Marina Walker has a fascinating piece in the Times Literary Supplement about Samuel Beckett ("Babble with Beckett"; link via Light Reading). She begins by discussing Beckett's decision to write in French rather than English, which "illuminates his particular music and his turn towards silence". He "was finding his way out of fine words", wanted to write "without style". Yet he would have his simple characters utter rare and bizarre words, sending readers to dictionaries:
Beckett also sends his characters to the dictionary: in Krapp’s Last Tape, Krapp himself bundles a huge tome on to the stage to look up the word "viduity", another unfamiliar usage and one that allows Krapp to linger and savour it, turning the syllables round his tongue, assaying their precise weight and the associations that arise, and then finding, with a surprise that perhaps takes us into Beckett's own when he found this for the first time: "Also of an animal, especially a bird . . . the vidua or weaver-bird . . . . Black plumage of the male . . . . The vidua-bird!". Krapp recognizes himself, names himself by another name and so edges towards becoming that little bit more present to himself. Making a detour through French, Beckett was refreshing language itself, including his native Irish English, and effectively sharpening its sensory powers of precise naming.

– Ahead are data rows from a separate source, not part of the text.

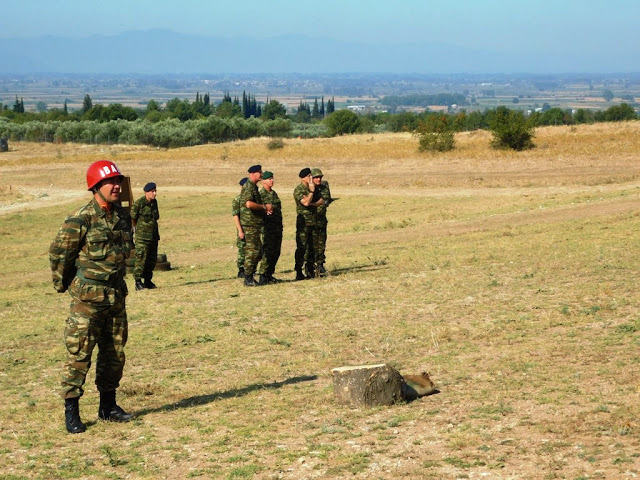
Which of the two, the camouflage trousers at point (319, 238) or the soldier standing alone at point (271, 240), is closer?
the soldier standing alone at point (271, 240)

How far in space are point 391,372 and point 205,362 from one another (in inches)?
133

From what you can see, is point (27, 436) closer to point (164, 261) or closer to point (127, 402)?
point (127, 402)

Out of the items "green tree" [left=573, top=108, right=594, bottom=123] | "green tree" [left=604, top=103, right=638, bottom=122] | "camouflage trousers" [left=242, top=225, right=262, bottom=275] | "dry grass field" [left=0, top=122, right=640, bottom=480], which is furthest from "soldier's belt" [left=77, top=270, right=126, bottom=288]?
"green tree" [left=573, top=108, right=594, bottom=123]

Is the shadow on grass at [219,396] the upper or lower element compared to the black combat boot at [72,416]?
lower

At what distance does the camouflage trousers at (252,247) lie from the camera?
17.6 m

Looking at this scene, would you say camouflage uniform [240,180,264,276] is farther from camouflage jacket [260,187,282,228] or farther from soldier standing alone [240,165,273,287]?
camouflage jacket [260,187,282,228]

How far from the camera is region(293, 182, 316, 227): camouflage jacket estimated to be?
Answer: 58.2 feet

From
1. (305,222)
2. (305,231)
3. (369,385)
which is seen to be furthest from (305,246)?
(369,385)

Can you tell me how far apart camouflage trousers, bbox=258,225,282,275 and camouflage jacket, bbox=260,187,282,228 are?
72mm

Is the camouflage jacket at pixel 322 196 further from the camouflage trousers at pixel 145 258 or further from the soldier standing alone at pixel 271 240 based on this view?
the camouflage trousers at pixel 145 258

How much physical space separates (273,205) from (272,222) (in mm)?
489

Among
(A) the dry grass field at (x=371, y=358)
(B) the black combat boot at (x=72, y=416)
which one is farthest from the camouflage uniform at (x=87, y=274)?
(A) the dry grass field at (x=371, y=358)

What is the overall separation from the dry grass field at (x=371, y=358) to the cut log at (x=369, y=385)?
0.49 feet

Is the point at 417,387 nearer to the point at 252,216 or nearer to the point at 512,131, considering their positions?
the point at 252,216
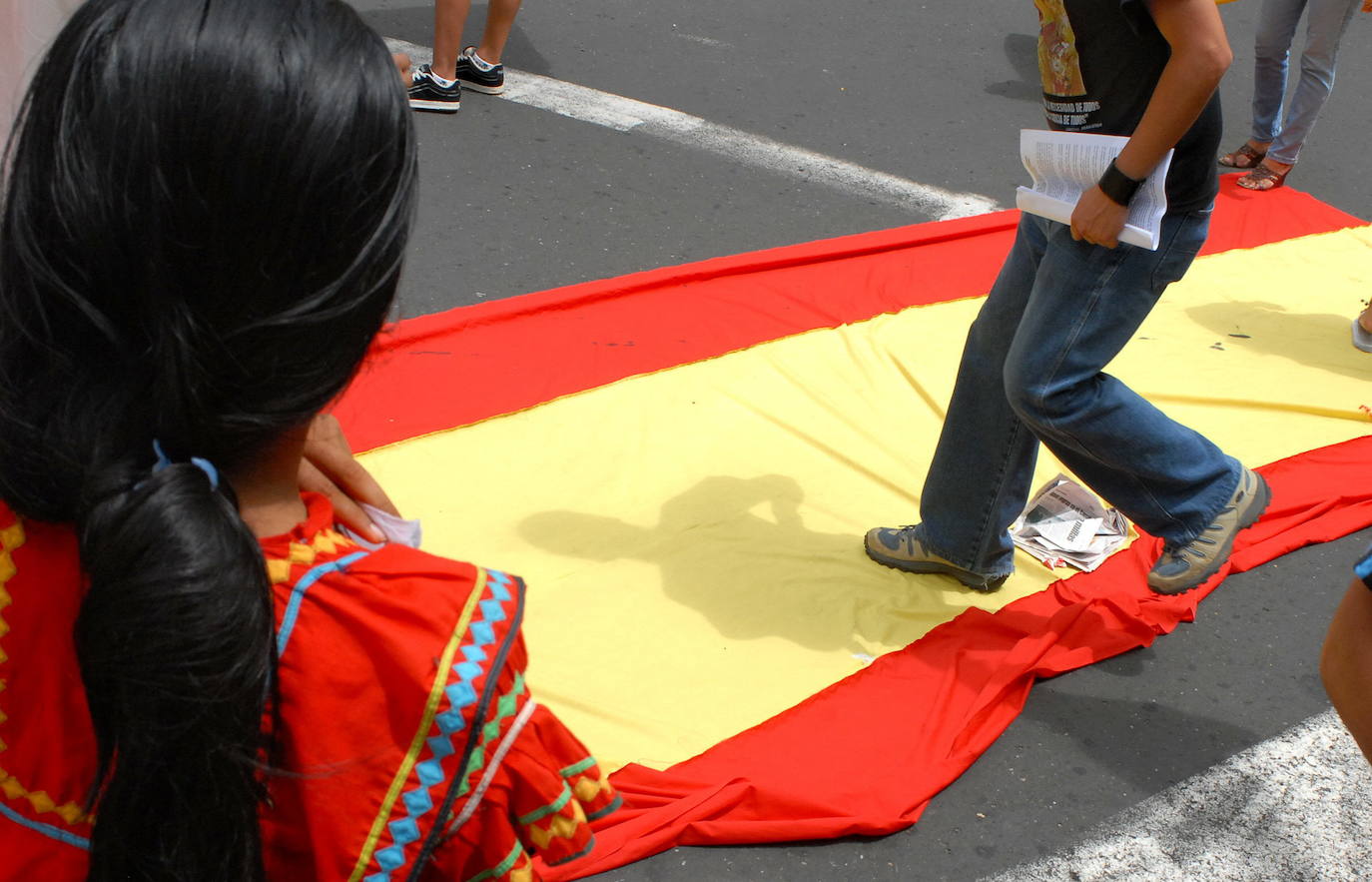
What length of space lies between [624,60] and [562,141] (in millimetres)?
1170

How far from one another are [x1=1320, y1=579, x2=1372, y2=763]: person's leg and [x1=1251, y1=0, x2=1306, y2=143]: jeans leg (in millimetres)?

As it happens, last Saturday we attended a performance of Krapp's Last Tape, at nearby Johns Hopkins University. Krapp was portrayed by John Astin, a Visiting Professor of theatre (and probably best known for his role as Gomez in the tv show "The Addams Family"). Krapp is an old man, alone. He spends part of the time listening to tapes he recorded at an earlier age. He was alone then too. We learn of paths not taken. There are, perhaps, regrets, though at the same time, he wouldn't undo what he's done, so he says. In the discussion after the play, one audience member in particular seemed fixated on the idea that Beckett didn't seem capable of "happiness". But there's happiness and then there's happiness. Krapp is alone, but he is alive. He has his pleasures. He delights in the word "viduity", as Warner points out, but earlier he lingers on the word "spool"--theatrically savoring, to himself, the sound of "ooool"--and he enjoys his bananas, taking pleasure in their shape, color, smell. As Warner puts it:
For not everything is fizzling out, and wind is not mere wind, at least not quite, or otherwise we would not feel the tragicomic involvement that Beckett inspires. There is something to the fizzle itself.